After church this morning I went to lunch at Yen Ching Restaurant in Tacoma on South Tacoma Way with Pastors Pat and Nils Leksen. What a treat! We had a great visit and a great meal!
I also met with a woman whose civil rights-era experiences as a young black child in the deep South during the 50s and 60s were horrendous and historic. I'm going to be collaborating with her to get her story into print. Pastor Pat put me in touch with her and am I ever glad! It's going to be an amazing book. She remembers seeing John Lewis (now a Congressman) with his head wrapped in bandages after some thugs almost beat him to death during their freedom walks.
I was just a kid then, living in the Pacific Northwest (an almost totally-white world at the time). The only blacks I knew then were my wonderful Sunday School teacher and her son Walter, so I was completely comfortable with black people and totally unaware of the undercurrent of racism that enveloped the continent.
All that changed for me the summer southern police officers were shown on TV turning police dogs and firehoses loose on black men, women and children.

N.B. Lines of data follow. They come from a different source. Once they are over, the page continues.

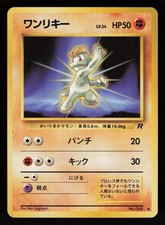 Machop NO. 066 Common Team Rocket Pokemon Japanese Lightly Played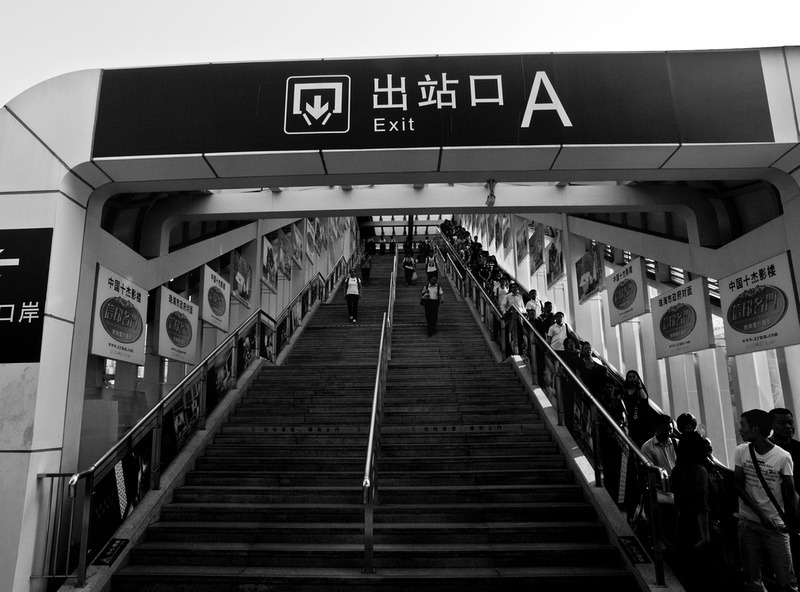 Archillect ID 404507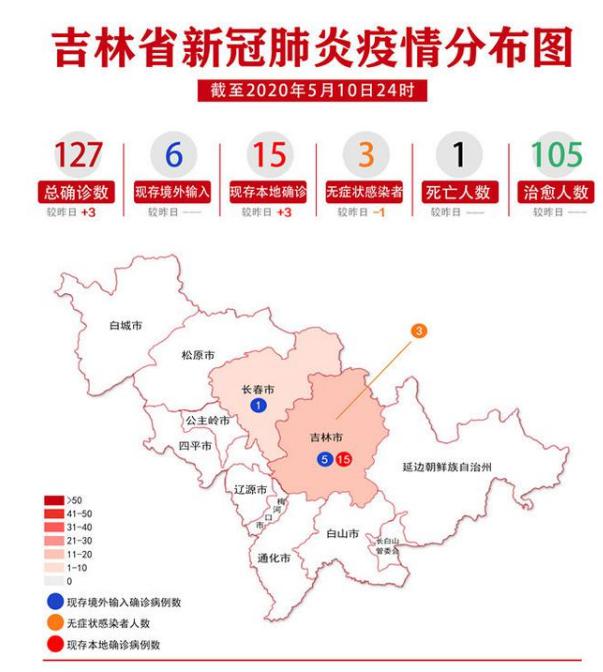 沈阳新增1例是哪的沈阳浑南现在疫情严重吗去了能回来吗能去了吗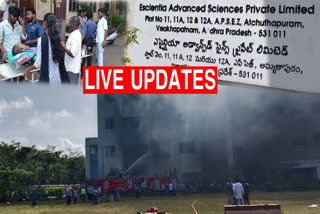 Reactor Blast in Escientia Pharma Company at Atchutapuram SEZ Live Updates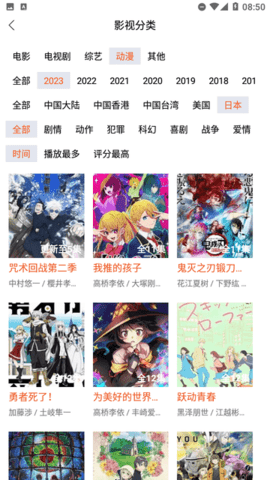 白桃TV 1.0.13 安卓版 1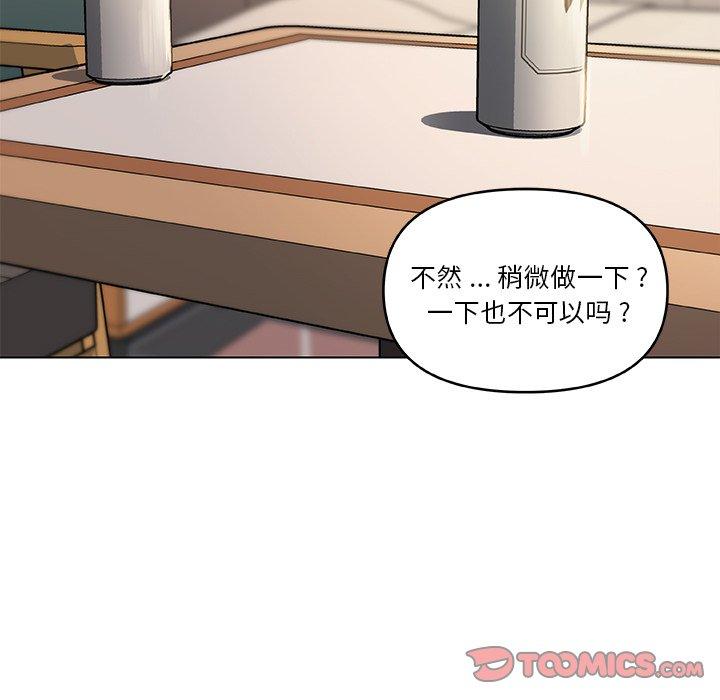 《恋你如初恋》漫画 第34话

Stunned, I asked my mom, "What country is that happening in?!!!" When she told me it was OUR country, I was flabbergasted and angry. So I well remember the struggles my friend endured... albeit from afar. Watching TV that summer turned me into a Kennedy Democrat and a progressive!
So it's going to be an honor -- and difficult -- to revisit those times with my new friend. I'll learn more about her grandparents who endured slavery and the tearing apart of children from mothers and fathers... the lynchings... the whole gamut. It will become more than a distant, remembered outrage to me. I don't think I will sleep much while helping with her book (editing). I do know it's important that her story be told, both as an example of how far a nation can travel in 60 years and why we're still saddled with racism that needs to be expunged.
I think much of the vitriol levied against Obama is racist in nature. When I was calling voters during his campaign, numerous people proclaimed, "I will never vote for a black man." WOW!
The underbelly of racism has not been ripped out and won't disappear until more old people die (not all old people are racist -- a lot of white people joined the freedom marches and lost their lives doing the right thing) and the younger ones are educated and exposed to mutually-respectful and honorable cultural diversity.
The back of racism is being broken, slowly but surely. And since people of color will become the majority by 2050 (already are in several states), it's high time it happened. I just pray the new majorities won't treat whites the way whites treated them when they were in the minority -- or even we "innocent whites" are going to be paying for majority rule intolerance and perversity for a very long time.
Am I afraid of that happening? Maybe a little. And maybe with good cause. A guilty conscience does that to people. And yes, innocent whites do have guilty consciences -- at least I do because of the way so many whites treated blacks for centuries! I think our consciences are supposed to indict and convict us. That's what God put it there for -- so we could choose to repent and seek forgiveness for looking the other way for so long...
We all need to treat each other with love and respect.